### [DO THIS]
Take the material and output all of it exactly.

(Data extracted from a collection)
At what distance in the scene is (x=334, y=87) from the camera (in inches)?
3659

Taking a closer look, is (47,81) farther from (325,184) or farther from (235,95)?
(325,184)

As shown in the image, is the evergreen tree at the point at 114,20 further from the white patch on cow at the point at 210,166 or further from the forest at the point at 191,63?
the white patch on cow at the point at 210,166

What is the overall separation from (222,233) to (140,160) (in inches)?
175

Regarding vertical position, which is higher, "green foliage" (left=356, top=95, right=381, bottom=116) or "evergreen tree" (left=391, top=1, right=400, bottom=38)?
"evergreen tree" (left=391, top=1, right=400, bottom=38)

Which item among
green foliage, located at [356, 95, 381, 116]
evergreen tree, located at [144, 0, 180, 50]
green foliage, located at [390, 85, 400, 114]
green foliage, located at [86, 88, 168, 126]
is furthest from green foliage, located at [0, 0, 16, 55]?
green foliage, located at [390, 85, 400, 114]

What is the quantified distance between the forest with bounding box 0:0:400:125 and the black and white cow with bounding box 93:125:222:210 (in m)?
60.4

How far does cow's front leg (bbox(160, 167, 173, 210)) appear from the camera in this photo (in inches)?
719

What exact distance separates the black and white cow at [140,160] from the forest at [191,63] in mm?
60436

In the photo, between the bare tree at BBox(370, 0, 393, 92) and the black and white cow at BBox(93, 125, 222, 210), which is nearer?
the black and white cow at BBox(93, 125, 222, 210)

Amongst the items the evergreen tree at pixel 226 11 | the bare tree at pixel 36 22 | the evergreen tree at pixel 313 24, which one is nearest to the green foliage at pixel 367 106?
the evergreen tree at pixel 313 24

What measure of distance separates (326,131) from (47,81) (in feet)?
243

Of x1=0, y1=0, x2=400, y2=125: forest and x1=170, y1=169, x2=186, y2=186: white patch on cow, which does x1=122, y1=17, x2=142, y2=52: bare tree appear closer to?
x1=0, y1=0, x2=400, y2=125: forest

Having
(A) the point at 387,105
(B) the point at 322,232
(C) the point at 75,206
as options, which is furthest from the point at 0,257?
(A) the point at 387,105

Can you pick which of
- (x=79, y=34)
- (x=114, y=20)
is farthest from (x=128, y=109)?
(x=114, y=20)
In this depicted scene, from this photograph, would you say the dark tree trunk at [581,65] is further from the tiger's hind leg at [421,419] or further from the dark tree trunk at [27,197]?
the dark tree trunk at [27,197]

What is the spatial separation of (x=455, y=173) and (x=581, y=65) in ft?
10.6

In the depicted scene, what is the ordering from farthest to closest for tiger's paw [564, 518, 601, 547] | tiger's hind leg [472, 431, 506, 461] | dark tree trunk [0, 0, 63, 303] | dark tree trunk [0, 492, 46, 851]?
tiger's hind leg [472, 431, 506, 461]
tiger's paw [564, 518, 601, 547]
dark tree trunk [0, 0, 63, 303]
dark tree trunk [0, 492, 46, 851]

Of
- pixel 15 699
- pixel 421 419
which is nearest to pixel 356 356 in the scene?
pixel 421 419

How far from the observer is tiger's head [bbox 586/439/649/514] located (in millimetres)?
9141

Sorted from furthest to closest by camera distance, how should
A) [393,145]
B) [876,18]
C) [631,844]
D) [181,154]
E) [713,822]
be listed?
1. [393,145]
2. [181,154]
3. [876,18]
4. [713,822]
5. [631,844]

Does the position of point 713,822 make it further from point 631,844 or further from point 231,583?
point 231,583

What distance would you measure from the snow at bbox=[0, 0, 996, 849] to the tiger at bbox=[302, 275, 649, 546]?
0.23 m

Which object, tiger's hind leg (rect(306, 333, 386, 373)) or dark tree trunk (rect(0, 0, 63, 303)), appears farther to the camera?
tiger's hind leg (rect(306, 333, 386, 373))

### [RESPONSE BELOW]
At what distance in the scene is (x=334, y=87) from the camera (in inches)?
3659

Taking a closer look, is (47,81) farther from (325,184) or farther from (235,95)?
(325,184)

As shown in the image, is the evergreen tree at the point at 114,20 further from the white patch on cow at the point at 210,166 or further from the forest at the point at 191,63?
the white patch on cow at the point at 210,166

What is the overall separation from (222,233) to (140,160) (in inches)?
175

Regarding vertical position, which is higher, "green foliage" (left=356, top=95, right=381, bottom=116) or "evergreen tree" (left=391, top=1, right=400, bottom=38)?
"evergreen tree" (left=391, top=1, right=400, bottom=38)

Which item among
green foliage, located at [356, 95, 381, 116]
evergreen tree, located at [144, 0, 180, 50]
green foliage, located at [390, 85, 400, 114]
green foliage, located at [86, 88, 168, 126]
is furthest from green foliage, located at [0, 0, 16, 55]?
green foliage, located at [390, 85, 400, 114]

What is the quantified distance between the forest with bounding box 0:0:400:125 and the black and white cow with bounding box 93:125:222:210 (in m)?
60.4

How far does cow's front leg (bbox(160, 167, 173, 210)) appear from the camera in this photo (in inches)?
719

What exact distance separates the black and white cow at [140,160] from the forest at [191,63] in mm?
60436

In the photo, between the bare tree at BBox(370, 0, 393, 92) and the black and white cow at BBox(93, 125, 222, 210), which is nearer?
the black and white cow at BBox(93, 125, 222, 210)

Amongst the items the evergreen tree at pixel 226 11 | the bare tree at pixel 36 22 | the evergreen tree at pixel 313 24, which one is nearest to the green foliage at pixel 367 106?
the evergreen tree at pixel 313 24

What measure of distance separates (326,131) from (47,81) (in feet)?
243

Of x1=0, y1=0, x2=400, y2=125: forest and x1=170, y1=169, x2=186, y2=186: white patch on cow, which does x1=122, y1=17, x2=142, y2=52: bare tree appear closer to?
x1=0, y1=0, x2=400, y2=125: forest

Having
(A) the point at 387,105
(B) the point at 322,232
(C) the point at 75,206
as options, which is furthest from the point at 0,257?
(A) the point at 387,105

Can you pick which of
- (x=79, y=34)
- (x=114, y=20)
is farthest from (x=128, y=109)?
(x=114, y=20)
In this depicted scene, from this photograph, would you say the dark tree trunk at [581,65] is further from the tiger's hind leg at [421,419] or further from the dark tree trunk at [27,197]?
the dark tree trunk at [27,197]

What is the spatial separation of (x=455, y=173) and (x=581, y=65) in ft?
10.6

In the depicted scene, what is the ordering from farthest to closest for tiger's paw [564, 518, 601, 547] | tiger's hind leg [472, 431, 506, 461] | dark tree trunk [0, 0, 63, 303] | dark tree trunk [0, 492, 46, 851]?
tiger's hind leg [472, 431, 506, 461]
tiger's paw [564, 518, 601, 547]
dark tree trunk [0, 0, 63, 303]
dark tree trunk [0, 492, 46, 851]

Of
- pixel 15 699
- pixel 421 419
which is nearest to pixel 356 356 in the scene?
pixel 421 419

How far from the observer is tiger's head [bbox 586/439/649/514] located (in millimetres)?
9141

Sorted from furthest to closest by camera distance, how should
A) [393,145]
B) [876,18]
C) [631,844]
D) [181,154]
E) [713,822]
be listed?
1. [393,145]
2. [181,154]
3. [876,18]
4. [713,822]
5. [631,844]

Does the position of point 713,822 make it further from point 631,844 or further from point 231,583?
point 231,583

What distance would you measure from the snow at bbox=[0, 0, 996, 849] to the tiger at bbox=[302, 275, 649, 546]?
0.23 m

Which object, tiger's hind leg (rect(306, 333, 386, 373)) or dark tree trunk (rect(0, 0, 63, 303)), appears farther to the camera?
tiger's hind leg (rect(306, 333, 386, 373))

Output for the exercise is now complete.